▸ TO BE DONE: Could you edit the lines from the first one through the line with "(D) (x=6, y=107) <", changing "headlight" to "front lamp" and leaving everything else as it is?

*** TASK DATA ***

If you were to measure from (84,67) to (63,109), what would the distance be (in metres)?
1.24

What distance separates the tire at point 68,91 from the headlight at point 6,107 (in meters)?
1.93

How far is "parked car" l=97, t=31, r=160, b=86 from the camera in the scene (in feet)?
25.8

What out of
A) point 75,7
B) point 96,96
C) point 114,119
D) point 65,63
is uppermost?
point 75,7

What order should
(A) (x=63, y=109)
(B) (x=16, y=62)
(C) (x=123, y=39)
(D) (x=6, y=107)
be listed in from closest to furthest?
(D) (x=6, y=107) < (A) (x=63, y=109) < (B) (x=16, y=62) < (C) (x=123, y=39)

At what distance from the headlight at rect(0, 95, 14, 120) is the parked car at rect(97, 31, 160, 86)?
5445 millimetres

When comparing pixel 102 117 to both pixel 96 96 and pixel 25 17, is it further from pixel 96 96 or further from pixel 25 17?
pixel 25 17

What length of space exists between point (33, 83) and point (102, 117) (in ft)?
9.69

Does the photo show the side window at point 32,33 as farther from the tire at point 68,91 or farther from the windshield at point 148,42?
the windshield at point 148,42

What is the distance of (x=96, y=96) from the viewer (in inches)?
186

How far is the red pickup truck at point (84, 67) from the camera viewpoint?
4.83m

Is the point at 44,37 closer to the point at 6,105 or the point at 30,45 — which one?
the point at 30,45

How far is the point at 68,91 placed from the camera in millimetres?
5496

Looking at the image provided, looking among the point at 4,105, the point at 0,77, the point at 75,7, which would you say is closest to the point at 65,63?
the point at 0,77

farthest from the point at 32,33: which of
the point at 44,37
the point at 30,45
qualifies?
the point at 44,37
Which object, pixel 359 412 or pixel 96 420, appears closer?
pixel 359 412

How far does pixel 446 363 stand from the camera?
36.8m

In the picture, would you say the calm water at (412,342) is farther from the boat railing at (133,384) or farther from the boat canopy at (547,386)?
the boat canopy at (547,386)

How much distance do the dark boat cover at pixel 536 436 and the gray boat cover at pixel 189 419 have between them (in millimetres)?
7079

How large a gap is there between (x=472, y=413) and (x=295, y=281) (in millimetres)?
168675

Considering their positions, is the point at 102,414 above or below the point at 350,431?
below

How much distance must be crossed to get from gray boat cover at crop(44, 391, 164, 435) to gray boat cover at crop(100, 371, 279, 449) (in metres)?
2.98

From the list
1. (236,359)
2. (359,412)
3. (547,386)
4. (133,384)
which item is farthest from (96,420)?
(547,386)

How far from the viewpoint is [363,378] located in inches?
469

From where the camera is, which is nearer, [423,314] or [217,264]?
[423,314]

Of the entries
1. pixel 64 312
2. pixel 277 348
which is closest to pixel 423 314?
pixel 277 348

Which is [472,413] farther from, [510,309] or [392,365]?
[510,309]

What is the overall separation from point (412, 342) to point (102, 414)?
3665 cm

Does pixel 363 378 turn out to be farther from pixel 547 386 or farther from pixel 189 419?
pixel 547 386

***

▸ RIGHT ANSWER:
If you were to measure from (84,67) to (63,109), what would the distance be (in metres)?
1.24

What distance separates the tire at point 68,91 from the front lamp at point 6,107 (in meters)?
1.93

How far is "parked car" l=97, t=31, r=160, b=86 from the camera in the scene (in feet)?
25.8

What out of
A) point 75,7
B) point 96,96
C) point 114,119
D) point 65,63
is uppermost?
point 75,7

What order should
(A) (x=63, y=109)
(B) (x=16, y=62)
(C) (x=123, y=39)
(D) (x=6, y=107)
be listed in from closest to furthest?
(D) (x=6, y=107) < (A) (x=63, y=109) < (B) (x=16, y=62) < (C) (x=123, y=39)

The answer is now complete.